After establishing your connection to CAS, you will require a Snowflake account to make a connection. I have stored my Snowflake account information in a JSON file named snowflake_creds.json, structured as follows:

{
    "account_url": "account.snowflakecomputing.com",
    "userName": "user-name",
    "password": "my-password"
}

Please follow any company policy regarding authentication. I’m using a demonstration Snowflake account.

To create a new connection to Snowflake, called a caslib, we’ll utilize the Snowflake SAS Viya Data Connector. This will connect the distributed CAS server to the Snowflake data warehouse. To create the caslib connection, you’ll require additional information from Snowflake. Details include:

  • Snowflake connection information, such as your username, password, and the account URL, which I’ve stored in my JSON file.
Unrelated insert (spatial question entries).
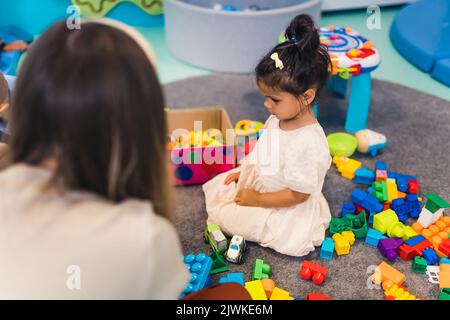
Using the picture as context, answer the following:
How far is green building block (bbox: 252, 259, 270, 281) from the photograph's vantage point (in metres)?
1.10

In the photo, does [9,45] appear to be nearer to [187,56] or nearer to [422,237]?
[187,56]

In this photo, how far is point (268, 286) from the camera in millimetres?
1062

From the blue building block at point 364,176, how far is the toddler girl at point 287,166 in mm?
207

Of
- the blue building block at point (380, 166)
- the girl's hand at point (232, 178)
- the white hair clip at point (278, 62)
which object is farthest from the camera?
the blue building block at point (380, 166)

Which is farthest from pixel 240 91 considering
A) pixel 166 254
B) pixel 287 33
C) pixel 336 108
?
pixel 166 254

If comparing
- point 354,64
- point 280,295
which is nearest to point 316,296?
point 280,295

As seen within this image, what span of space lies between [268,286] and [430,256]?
1.47ft

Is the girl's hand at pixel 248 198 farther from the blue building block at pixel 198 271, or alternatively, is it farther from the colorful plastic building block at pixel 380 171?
the colorful plastic building block at pixel 380 171

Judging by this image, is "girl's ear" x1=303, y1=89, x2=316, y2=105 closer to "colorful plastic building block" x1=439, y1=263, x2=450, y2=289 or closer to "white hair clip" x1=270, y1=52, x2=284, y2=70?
"white hair clip" x1=270, y1=52, x2=284, y2=70

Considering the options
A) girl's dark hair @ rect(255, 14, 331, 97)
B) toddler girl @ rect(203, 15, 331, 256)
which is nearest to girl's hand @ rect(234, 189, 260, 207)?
toddler girl @ rect(203, 15, 331, 256)

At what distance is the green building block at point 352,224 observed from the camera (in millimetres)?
1221

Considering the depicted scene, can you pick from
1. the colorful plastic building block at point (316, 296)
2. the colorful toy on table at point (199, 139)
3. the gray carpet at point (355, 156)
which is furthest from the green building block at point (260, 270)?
the colorful toy on table at point (199, 139)

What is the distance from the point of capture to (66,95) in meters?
0.49
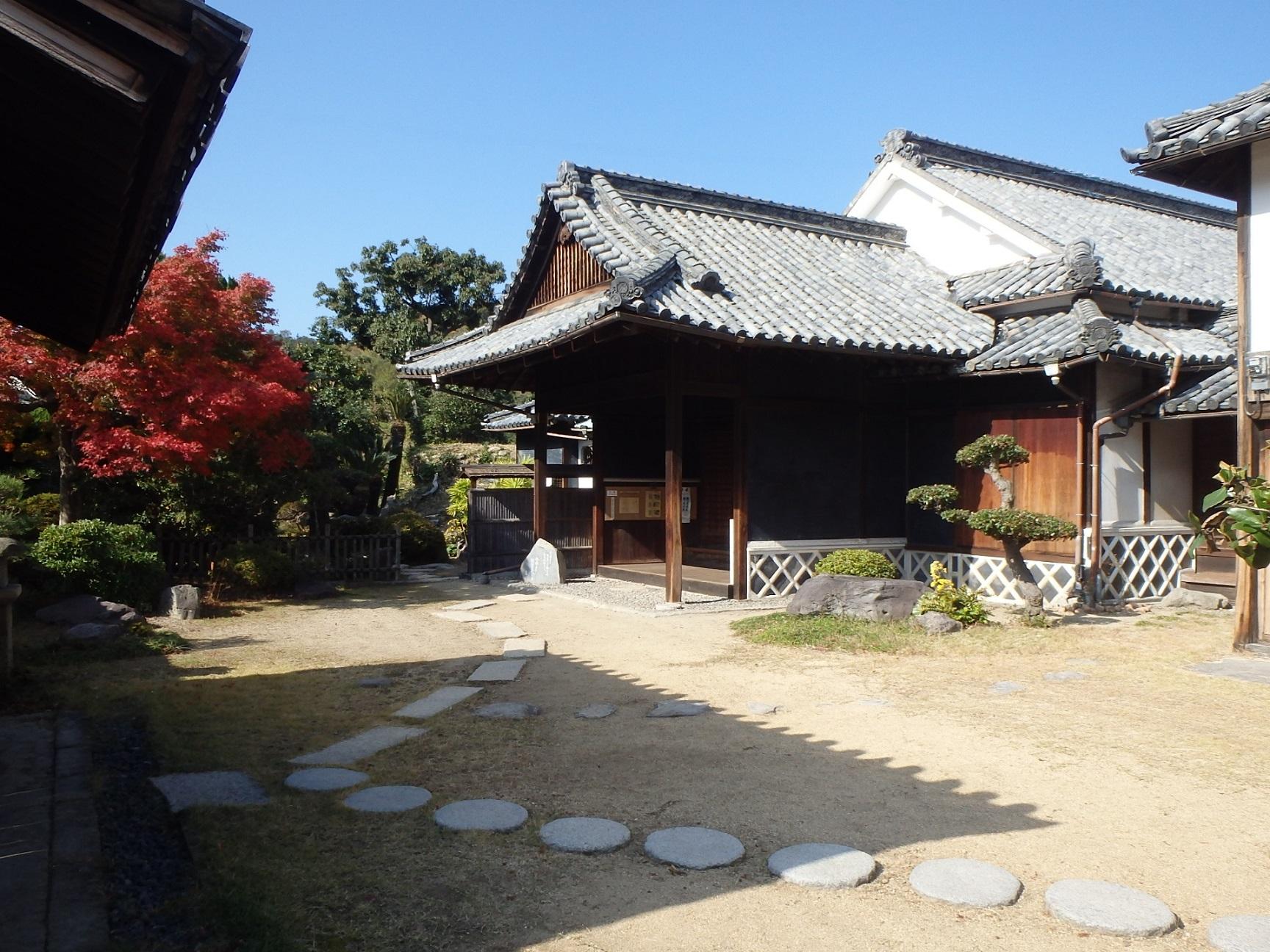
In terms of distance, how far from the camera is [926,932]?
3625mm

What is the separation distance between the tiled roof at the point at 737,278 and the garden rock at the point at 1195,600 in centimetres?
431

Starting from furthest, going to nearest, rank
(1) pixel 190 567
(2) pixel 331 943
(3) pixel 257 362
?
(1) pixel 190 567 < (3) pixel 257 362 < (2) pixel 331 943

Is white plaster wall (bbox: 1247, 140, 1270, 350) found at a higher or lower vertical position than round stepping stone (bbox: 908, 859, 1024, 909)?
higher

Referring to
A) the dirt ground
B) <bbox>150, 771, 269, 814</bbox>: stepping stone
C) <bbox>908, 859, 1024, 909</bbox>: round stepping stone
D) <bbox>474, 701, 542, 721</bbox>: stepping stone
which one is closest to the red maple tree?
the dirt ground

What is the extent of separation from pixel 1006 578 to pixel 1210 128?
6.14 meters

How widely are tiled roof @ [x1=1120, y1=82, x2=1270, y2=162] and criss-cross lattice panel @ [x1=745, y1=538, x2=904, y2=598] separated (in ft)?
20.8

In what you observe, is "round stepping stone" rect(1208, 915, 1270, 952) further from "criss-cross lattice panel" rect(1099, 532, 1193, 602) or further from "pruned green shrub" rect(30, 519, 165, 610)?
"pruned green shrub" rect(30, 519, 165, 610)

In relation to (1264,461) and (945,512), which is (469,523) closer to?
(945,512)

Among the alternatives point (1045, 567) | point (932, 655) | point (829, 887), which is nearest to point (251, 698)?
point (829, 887)

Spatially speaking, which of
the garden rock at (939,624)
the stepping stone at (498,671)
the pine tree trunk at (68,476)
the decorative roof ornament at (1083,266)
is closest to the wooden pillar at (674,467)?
→ the garden rock at (939,624)

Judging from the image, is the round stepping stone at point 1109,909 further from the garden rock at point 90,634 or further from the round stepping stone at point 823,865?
the garden rock at point 90,634

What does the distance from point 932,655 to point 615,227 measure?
7.95m

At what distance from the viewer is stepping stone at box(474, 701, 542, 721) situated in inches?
279

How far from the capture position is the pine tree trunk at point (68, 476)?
37.3 ft
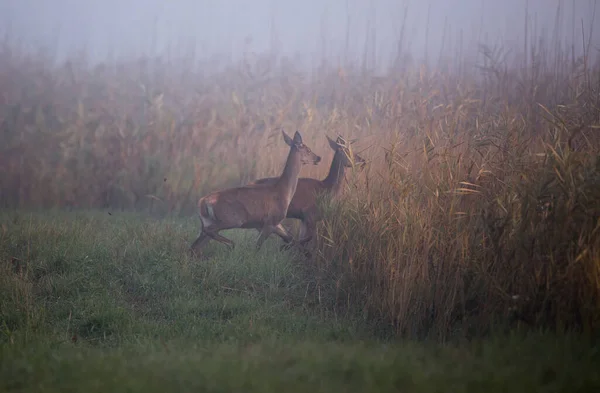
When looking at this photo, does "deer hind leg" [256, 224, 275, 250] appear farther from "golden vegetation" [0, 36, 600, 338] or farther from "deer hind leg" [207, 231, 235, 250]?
"golden vegetation" [0, 36, 600, 338]

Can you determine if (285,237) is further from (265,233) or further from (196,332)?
(196,332)

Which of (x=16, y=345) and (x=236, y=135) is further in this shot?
(x=236, y=135)

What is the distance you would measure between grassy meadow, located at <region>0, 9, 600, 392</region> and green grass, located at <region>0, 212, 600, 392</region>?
2 centimetres

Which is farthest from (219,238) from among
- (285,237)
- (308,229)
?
(308,229)

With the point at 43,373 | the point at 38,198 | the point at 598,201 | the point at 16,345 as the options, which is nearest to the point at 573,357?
the point at 598,201

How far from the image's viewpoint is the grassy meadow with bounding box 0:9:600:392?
4.59m

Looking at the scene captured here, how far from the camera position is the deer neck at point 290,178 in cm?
891

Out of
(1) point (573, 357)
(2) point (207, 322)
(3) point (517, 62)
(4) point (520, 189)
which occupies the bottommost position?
(2) point (207, 322)

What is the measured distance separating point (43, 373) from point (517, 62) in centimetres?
1056

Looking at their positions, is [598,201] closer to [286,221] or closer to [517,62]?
[286,221]

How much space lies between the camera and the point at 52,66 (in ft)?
51.1

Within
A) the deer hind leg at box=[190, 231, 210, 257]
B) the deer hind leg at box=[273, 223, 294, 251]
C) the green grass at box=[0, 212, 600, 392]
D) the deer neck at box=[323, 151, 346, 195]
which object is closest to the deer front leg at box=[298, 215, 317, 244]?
the deer hind leg at box=[273, 223, 294, 251]

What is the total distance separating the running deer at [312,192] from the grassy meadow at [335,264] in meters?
0.38

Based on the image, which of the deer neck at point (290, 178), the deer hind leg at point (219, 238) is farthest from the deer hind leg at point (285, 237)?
the deer hind leg at point (219, 238)
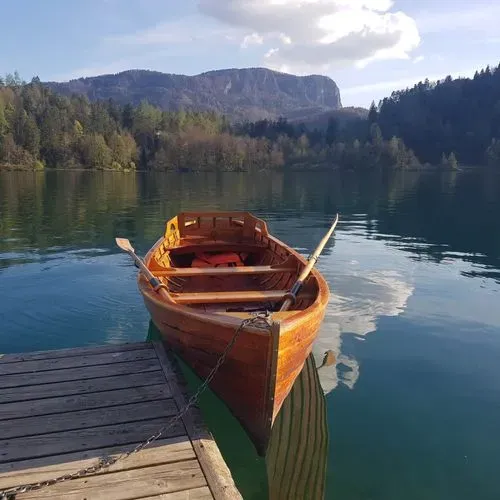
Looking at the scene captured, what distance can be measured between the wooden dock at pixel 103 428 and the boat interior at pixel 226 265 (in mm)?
1502

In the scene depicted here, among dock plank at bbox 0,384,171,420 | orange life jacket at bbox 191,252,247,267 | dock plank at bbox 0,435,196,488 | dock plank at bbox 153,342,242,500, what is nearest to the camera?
dock plank at bbox 153,342,242,500

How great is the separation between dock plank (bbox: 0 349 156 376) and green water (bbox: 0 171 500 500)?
1341 millimetres

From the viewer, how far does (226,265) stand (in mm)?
12266

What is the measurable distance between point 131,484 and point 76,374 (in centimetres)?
279

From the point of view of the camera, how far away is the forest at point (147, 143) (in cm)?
12456

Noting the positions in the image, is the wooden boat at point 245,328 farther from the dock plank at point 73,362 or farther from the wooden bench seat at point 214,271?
the dock plank at point 73,362

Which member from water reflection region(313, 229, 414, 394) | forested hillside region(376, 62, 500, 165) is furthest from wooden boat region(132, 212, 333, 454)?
forested hillside region(376, 62, 500, 165)

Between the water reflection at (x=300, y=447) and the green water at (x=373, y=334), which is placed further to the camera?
the green water at (x=373, y=334)

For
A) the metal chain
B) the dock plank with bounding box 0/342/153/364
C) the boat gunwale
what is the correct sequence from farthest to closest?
the dock plank with bounding box 0/342/153/364
the boat gunwale
the metal chain

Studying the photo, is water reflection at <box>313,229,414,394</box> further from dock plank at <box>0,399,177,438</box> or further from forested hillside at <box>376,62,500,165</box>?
forested hillside at <box>376,62,500,165</box>

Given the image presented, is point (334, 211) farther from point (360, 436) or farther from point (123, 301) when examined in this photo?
point (360, 436)

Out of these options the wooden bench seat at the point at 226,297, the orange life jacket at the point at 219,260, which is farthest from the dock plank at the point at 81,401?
the orange life jacket at the point at 219,260

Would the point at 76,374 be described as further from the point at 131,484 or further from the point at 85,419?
the point at 131,484

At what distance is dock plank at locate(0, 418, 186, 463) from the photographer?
5453mm
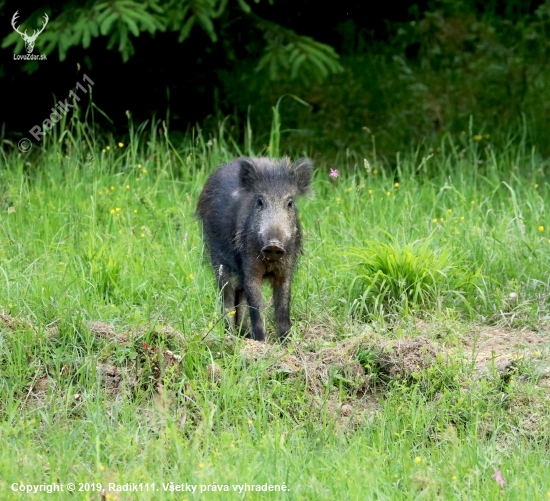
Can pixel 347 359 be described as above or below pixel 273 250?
below

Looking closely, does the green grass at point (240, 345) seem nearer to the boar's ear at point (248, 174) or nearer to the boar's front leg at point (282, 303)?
the boar's front leg at point (282, 303)

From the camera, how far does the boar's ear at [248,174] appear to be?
657cm

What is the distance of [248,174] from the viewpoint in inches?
260

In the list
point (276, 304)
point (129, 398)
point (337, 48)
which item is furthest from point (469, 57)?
point (129, 398)

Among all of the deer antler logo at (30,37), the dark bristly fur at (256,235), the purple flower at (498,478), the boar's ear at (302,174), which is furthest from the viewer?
the deer antler logo at (30,37)

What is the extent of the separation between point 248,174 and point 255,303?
85 centimetres

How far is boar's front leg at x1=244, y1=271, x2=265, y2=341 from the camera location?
6383 mm

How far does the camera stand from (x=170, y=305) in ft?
21.6

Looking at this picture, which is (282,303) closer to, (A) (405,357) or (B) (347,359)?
(B) (347,359)

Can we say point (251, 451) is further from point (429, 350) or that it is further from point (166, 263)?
point (166, 263)

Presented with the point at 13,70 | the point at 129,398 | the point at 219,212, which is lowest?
the point at 129,398

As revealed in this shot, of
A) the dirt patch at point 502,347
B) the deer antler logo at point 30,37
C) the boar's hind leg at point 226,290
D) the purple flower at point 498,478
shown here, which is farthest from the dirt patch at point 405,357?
the deer antler logo at point 30,37

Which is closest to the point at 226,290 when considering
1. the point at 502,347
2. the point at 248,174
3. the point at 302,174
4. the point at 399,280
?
the point at 248,174

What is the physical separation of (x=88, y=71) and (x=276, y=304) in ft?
13.8
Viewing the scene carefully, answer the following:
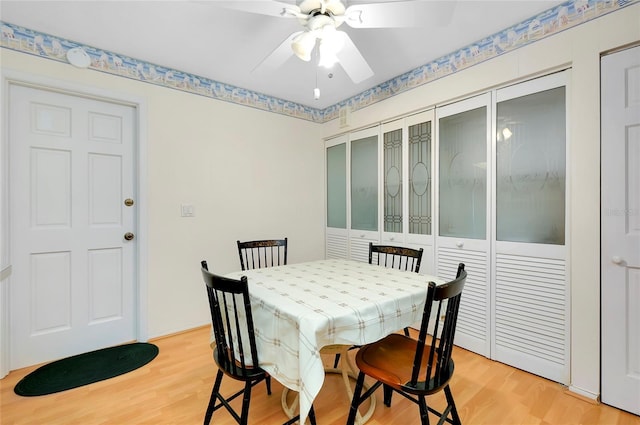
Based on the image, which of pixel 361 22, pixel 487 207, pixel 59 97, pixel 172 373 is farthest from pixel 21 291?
pixel 487 207

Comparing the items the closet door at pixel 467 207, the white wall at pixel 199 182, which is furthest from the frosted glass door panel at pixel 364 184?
the closet door at pixel 467 207

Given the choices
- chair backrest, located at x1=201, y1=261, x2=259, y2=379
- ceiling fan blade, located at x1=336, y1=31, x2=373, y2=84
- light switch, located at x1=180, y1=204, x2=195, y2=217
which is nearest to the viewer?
chair backrest, located at x1=201, y1=261, x2=259, y2=379

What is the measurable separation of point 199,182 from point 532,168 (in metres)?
2.78

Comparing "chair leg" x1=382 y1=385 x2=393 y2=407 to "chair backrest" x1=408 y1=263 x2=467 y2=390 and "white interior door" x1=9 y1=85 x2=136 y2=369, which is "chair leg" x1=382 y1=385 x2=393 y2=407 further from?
"white interior door" x1=9 y1=85 x2=136 y2=369

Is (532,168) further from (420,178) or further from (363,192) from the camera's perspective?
(363,192)

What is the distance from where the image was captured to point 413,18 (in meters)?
1.49

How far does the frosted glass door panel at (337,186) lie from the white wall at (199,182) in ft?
1.28

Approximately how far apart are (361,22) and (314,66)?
46.1 inches

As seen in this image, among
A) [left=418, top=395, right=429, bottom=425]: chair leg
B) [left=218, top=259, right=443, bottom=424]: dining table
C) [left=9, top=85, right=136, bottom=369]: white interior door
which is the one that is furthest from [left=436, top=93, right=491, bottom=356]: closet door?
[left=9, top=85, right=136, bottom=369]: white interior door

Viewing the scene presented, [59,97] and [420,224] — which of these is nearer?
[59,97]

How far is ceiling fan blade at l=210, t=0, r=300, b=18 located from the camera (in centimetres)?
141

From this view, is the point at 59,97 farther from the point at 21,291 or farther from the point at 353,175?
the point at 353,175

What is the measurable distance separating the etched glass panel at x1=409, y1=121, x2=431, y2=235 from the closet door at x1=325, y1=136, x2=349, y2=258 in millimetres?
920

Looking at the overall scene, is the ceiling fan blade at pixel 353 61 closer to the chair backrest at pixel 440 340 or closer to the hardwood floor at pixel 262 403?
the chair backrest at pixel 440 340
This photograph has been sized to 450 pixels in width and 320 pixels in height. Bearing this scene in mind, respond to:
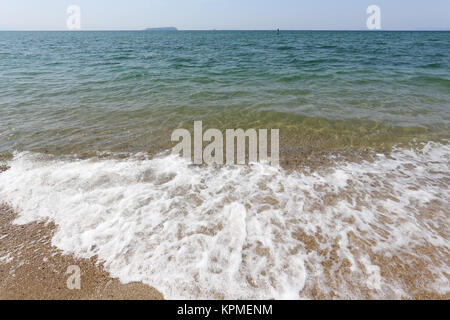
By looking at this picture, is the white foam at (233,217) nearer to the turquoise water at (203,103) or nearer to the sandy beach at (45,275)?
the sandy beach at (45,275)

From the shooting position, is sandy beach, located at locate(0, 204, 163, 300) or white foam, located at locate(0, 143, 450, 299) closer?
sandy beach, located at locate(0, 204, 163, 300)

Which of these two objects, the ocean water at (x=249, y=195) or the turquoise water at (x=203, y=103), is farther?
the turquoise water at (x=203, y=103)

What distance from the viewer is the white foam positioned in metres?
3.08

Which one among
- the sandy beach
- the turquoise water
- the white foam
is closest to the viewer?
the sandy beach

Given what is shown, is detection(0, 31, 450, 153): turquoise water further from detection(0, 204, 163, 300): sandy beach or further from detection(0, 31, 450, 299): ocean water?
detection(0, 204, 163, 300): sandy beach

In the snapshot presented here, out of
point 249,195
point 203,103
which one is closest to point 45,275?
point 249,195

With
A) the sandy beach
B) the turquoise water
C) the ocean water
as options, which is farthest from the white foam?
the turquoise water

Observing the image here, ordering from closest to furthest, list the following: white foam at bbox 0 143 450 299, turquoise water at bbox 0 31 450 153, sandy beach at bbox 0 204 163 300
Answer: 1. sandy beach at bbox 0 204 163 300
2. white foam at bbox 0 143 450 299
3. turquoise water at bbox 0 31 450 153

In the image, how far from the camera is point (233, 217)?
4.02 m

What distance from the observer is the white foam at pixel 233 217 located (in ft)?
10.1

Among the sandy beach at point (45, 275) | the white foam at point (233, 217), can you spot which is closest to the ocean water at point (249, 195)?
the white foam at point (233, 217)

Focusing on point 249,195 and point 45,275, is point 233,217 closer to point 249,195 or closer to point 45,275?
point 249,195

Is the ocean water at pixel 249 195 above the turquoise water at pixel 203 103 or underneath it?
underneath

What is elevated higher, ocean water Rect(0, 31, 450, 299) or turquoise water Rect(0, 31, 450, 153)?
turquoise water Rect(0, 31, 450, 153)
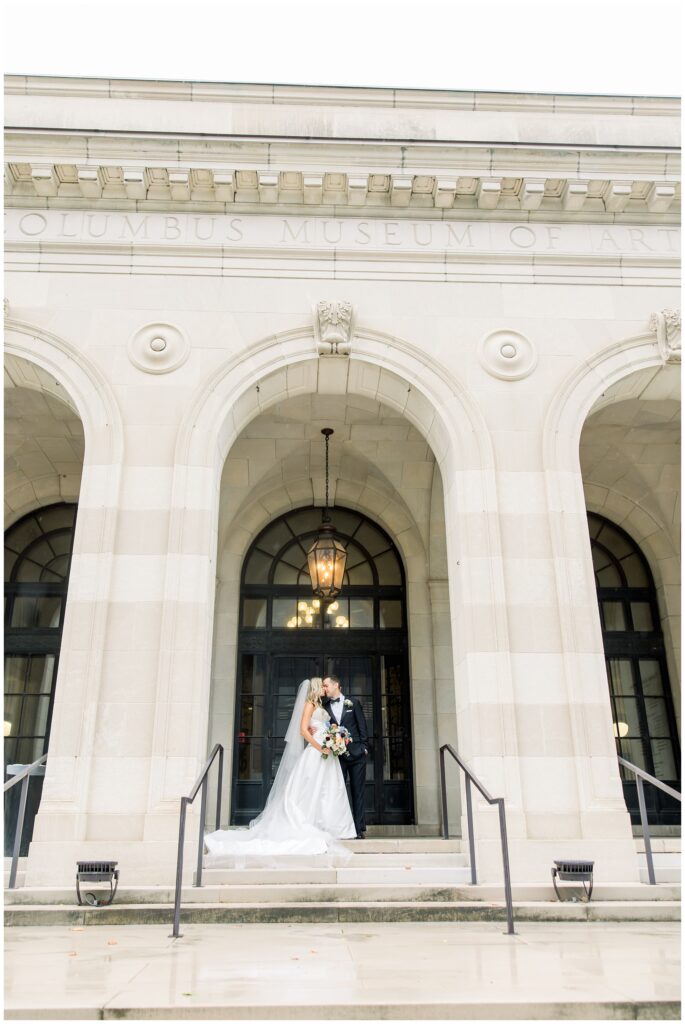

Again, follow all company policy regarding authentication.
  • Database name: For demonstration purposes, I’ll utilize the sample database SNOWFLAKE_SAMPLE_DATA.
  • Schema name: I’ll use the TPCH_SF10 schema.

After gathering these details, you can use the table.addCaslib action on your conn connection object to connect to Snowflake. I’ll name my caslib my_snow_db.

## Connect to CAS
## Get my Snowflake connection information from my JSON file
my_json_file = open(os.getenv('CAS_CREDENTIALS') + '\snowflake_creds.json')
snow_creds = json.load(my_json_file)
 
## Create a caslib to Snowflake using my specified connection information
cr = conn.addcaslib(name = 'my_snow_db',
                    datasource = dict(
                        srctype = 'snowflake',
                        server = snow_creds['account_url'],     
                        userName = snow_creds['userName'],
                        password = snow_creds['password'],
                        database = "SNOWFLAKE_SAMPLE_DATA", 
                        schema = "TPCH_SF10"
                    )
              )
 
 
## and the results
NOTE: 'my_snow_db' is now the active caslib.
NOTE: Cloud Analytic Services added the caslib 'my_snow_db'.

The results show that the Snowflake connection was added to the CAS server and named my_snow_db.

Explore the my_snow_db Caslib

I’ll use the fileInfo action to explore the available database tables in the my_snow_db caslib.

conn.fileInfo(caslib = 'my_snow_db')

The results show we have a variety of database tables available in the SNOWFLAKE_SAMPLE_DATA.TPCH_SF10 schema.

Next, I’ll check if any tables are loaded in memory on the my_snow_db caslib.

conn.tableInfo(caslib = 'my_snow_db')
 
 
## and the results
NOTE: No tables are available in caslib my_snow_db of Cloud Analytic Services.

The results show that there are currently no in-memory items in the caslib, which is expected since we haven’t loaded anything in memory yet.

Execute SQL queries

To execute queries using the SWAT package, you first have to load the FedSQL action set. I have more information about executing SQL with the SWAT package in a previous post.

conn.loadActionSet('fedSQL')
 
## and the results
NOTE: Added action set 'fedSQL'.
§ actionset
fedSQL

Writing FedSQL queries to Snowflake

I’ll start by executing a simple query to count the number of rows in the PART table within Snowflake. I’ll create a variable named totalRows to hold my query, and then I’ll utilize the execDirect action to execute the query. The query parameter specifies the query as a string. The method parameter is optional, but when set to True, it prints a brief description of the FedSQL query plan.

totalRows = '''
    SELECT count(*)
    FROM my_snow_db.part
'''
conn.execDirect(query = totalRows, method = True)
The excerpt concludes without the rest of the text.